晴走雨読 横鎌日記

気ままな読書と無理しないランニングについて綴ります。横浜と鎌倉を中心に映画やお出かけもあり。ここのところ、行動範囲が限られています

「下戸は勘定に入れません」

 帰省からの戻りは青春18キップを使い、遠回りをして車内でのんびりと過ごした。子どもの頃、ひどく退屈に感じられた磐越東線(いわきー郡山間)が、自然を豊かな、魅力的な路線に思えた。歳をとった証拠だろうか。猛烈な日差しを遮るためだが、車窓のブラインドが下ろされていたのがやや残念なくらい。乗車口から見える緑が鮮やかだった。

 常磐線無人駅から乗ったので18キップのスタンプは押してもらえず、乗車駅証明書発行機から券を発行して、いわき駅で押してもらった。手順として正しかったのか、その券を見せるとすぐに応じてくれた(券は駅員に渡した)。1年ほど前に小高駅で読書中の女学生に発行機を教えてもらったのが役に立ったようだ。「ア・ルース・ボーイ」を郡山駅で引き継いで横浜駅までつきあってもらったのが、西澤保彦「下戸は勘定に入れません」だ。

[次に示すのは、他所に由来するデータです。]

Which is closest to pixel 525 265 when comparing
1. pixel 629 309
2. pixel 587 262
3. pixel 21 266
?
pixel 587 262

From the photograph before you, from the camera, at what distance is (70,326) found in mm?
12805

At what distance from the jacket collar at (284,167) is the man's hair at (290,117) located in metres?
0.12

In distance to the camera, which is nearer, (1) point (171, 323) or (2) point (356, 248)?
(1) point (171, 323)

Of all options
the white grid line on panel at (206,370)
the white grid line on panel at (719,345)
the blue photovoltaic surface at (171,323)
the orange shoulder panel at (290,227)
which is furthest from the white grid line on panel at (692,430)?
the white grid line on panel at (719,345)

 西澤保彦さんの本を読むのは初めて。しかし、この作家がお酒をネタにしたミステリを書くのは随分前から知っていた。「麦酒の家の冒険」という題の小説があるのを知ったのは、かれこれ20年以上前か。酒がらみならと飛びつきたいところだったけど、なぜか向き合う機会のないまま、鎌倉の書店だったと思うが、中公文庫希少本フェアでこの本に出会った。

 少し前に読んだミステリの展開にちょっと不満があったかもしれない。もっとベタなミステリで読み直しをしたいと思っていた。とはいえ、西澤さんはミステリとSFと酒を掛け合わせた癖が強めの作風だ。ミステリは、作家が提示したリズムに読み手が乗れないとそこで関係が破綻する。その意味で、評価が大きく別れる作家ではないかと思うが、自分としては大正解だった。

 前置きが長くなってしまった。バツイチの准教授である古徳は寂しい年末を過ごしていた。どうやら自殺願望があるらしい。酒が入った状態で川を見ると飛び込むことを考えてしまう。酔って迷い込んだのは高級住宅街。そこに運転手付きの車で自宅に入っていく、高校の同級生だった早稲本に会う。高校時代に古徳が付き合っていた女性と早稲本は結婚しているのだった。表札を見て避けようと思っていた古徳は、早稲本から声をかけられて自宅で飲むことになった。妻と娘は年末恒例のハワイ旅行で、早稲本は仕事を片付けて合流することになっているらしい。ちなみに娘は古徳が教鞭をとる大学の卒業生である。早稲本は、この娘が自分の子どもがどうかを、つまり妻の不貞を疑っていることを告白する。

 古徳には妙な能力がある。ある条件が揃うと、酒の相手を道連れに時間をさかのぼってしまうのだ。実体ではなく意識だけだ。この日は12月26日の日曜日で雪の降った。同じ状況だった日にタイムスリップしてしまうのだ。必要条件は、酒と道連れ。古徳も早稲本も同じ日で同じ曜日だった1982年にカティサークを飲んでいた。高校卒業生の親睦会だったようだ。その席には妻となる美智絵もいた。早稲本はまずその会に同席した者から「不貞の相手」を探し始めるのだ。

 ばかげているのだが、読み手としてはこの設定に付き合いたいところ。さりげない一文を伏線じゃないかとにらみ、それが結びついたらやはり楽しい。西澤さんはそれを上回る展開を用意しているのだが。ここらへんに乗っていけるかどうかがポイントだ。

 早稲本が娘の父親を疑う「あるいは妻の不貞を疑いたい夫の謎」から、「もしくは尾行してきた転落者の謎」「それでもワインを飲ませた母親の謎」「はたまた魚籠(びく)から尻尾が覗く鯛の謎」と、赤玉ポートワインやエビスビールを絡めながら、話は進んでいく。

 郡山から新白河新白河から黒磯、黒磯から宇都宮、宇都宮から横浜と乗り継いで家に戻った。最近は、長距離の普通電車が少なくなってきているのが寂しいところ。郡山から宇都宮はそれぞれの終点が近くて、意外と慌ただしかった。でも郡山ー横浜間がさほど遠く感じなかったのは、この本のおかげだったのかもしれない。